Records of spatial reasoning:
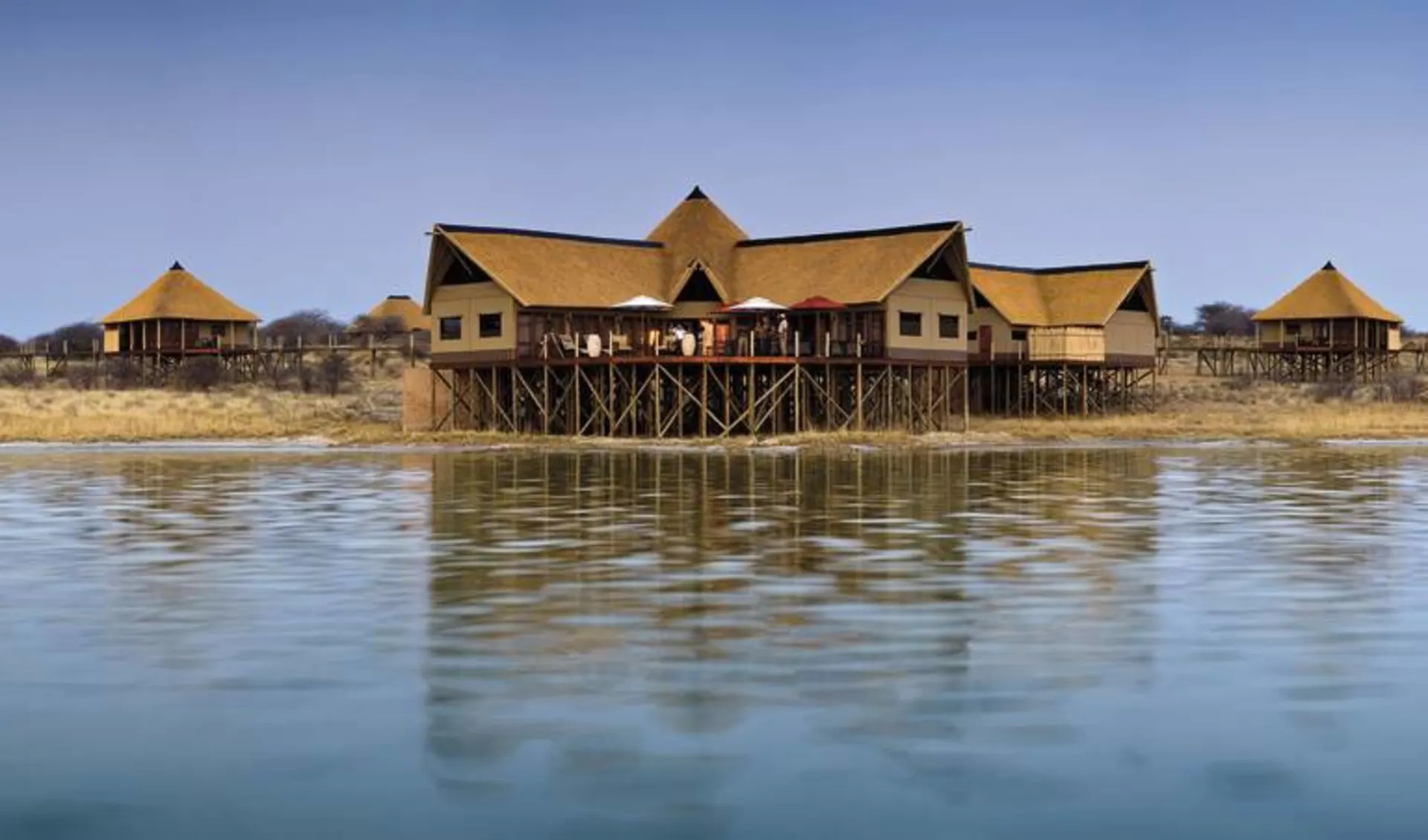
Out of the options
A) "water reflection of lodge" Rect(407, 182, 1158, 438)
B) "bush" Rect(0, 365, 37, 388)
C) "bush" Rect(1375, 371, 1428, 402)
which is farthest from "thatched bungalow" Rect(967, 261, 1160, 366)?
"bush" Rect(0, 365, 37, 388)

AIM OF THE EXERCISE: Rewrite the lines above, substituting "choices" for "options" and keeping everything else the same. Omit the pictures.

EXERCISE RESULT:
Out of the choices
A) "water reflection of lodge" Rect(407, 182, 1158, 438)
B) "bush" Rect(0, 365, 37, 388)
C) "bush" Rect(1375, 371, 1428, 402)
which is farthest from "thatched bungalow" Rect(967, 261, 1160, 366)?
"bush" Rect(0, 365, 37, 388)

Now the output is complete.